Run the remote connector

java [-Dlogging.config=[LOGBACK_XML_FILE]] \
  -jar connector-plugin-client-standalone.jar [YAML_CONFIG_FILE]

The logging.config property is optional. If not set, logging messages are sent to the console.

Test communication

You can run the connector in communication testing mode. This mode tests the communication with the backend without running the plugin, reports the result, and exits.

java -Dstandalone.connector.connectivity.test=true -jar connector-plugin-client-standalone.jar [YAML_CONFIG_FILE]

Encryption

In a deployment, communication to the connector’s backend server is encrypted using TLS. You should only run this configuration without TLS in a testing scenario. To disable TLS, set plain-text to true.

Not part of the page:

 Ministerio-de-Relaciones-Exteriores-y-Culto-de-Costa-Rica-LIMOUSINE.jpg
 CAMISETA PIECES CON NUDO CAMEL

Egress and proxy server configuration

One of the methods you can use to allow outbound communication from behind a firewall is a proxy server. You can configure a proxy server to allow certain communication traffic while blocking unauthorized communication. If you use a proxy server at the site where the connector is running, you must configure the following properties:

Host. The hosts where the proxy server is running.
Port. The port the proxy server is listening to for communication requests.
Credentials. Optional proxy server user and password.

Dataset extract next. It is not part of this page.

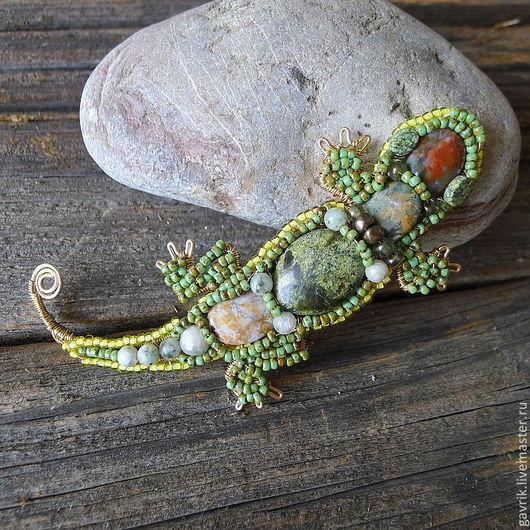 Изящная брошь ручной работы из бисера и камней в форме ящерицы. \r\nМилый подарок любительнице природы.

When you configure egress, it is important to disable any connection or activity timeouts because the connector uses long running gRPC calls.

Password encryption

If you use a login name and password in your configuration, run the following utility to encrypt the password:

Enter a user name and password in the connector configuration YAML.

Run the standalone JAR with this property:

-Dstandalone.connector.encrypt.password=true

Retrieve the encrypted passwords from the log that is created.
Replace the clear password in the configuration YAML with the encrypted password.

Connector restart (5.7 and earlier)

The connector will shut down automatically whenever the connection to the server is disrupted, to prevent it from getting into a bad state. Communication disruption can happen, for example, when the server running in the connectors-backend pod shuts down and is replaced by a new pod. Once the connector shuts down, connector configuration and job execution are disabled. To prevent that from happening, you should restart the connector as soon as possible.You can use Linux scripts and utilities to restart the connector automatically, such as Monit.

Recoverable bridge (5.8 and later)

If communication to the remote connector is disrupted, the connector will try to recover communication and gRPC calls. By default, six attempts will be made to recover each gRPC call. The number of attempts can be configured with the max-grpc-retries bridge parameters.

Job expiration duration (5.9.5 only)

The timeout value for irresponsive backend jobs can be configured with the job-expiration-duration-seconds parameter. The default value is 120 seconds.

Use the remote connector

Once the connector is running, it is available in the Datasources dropdown. If the standalone connector terminates, it disappears from the list of available connectors. Once it is re-run, it is available again and configured connector instances will not get lost.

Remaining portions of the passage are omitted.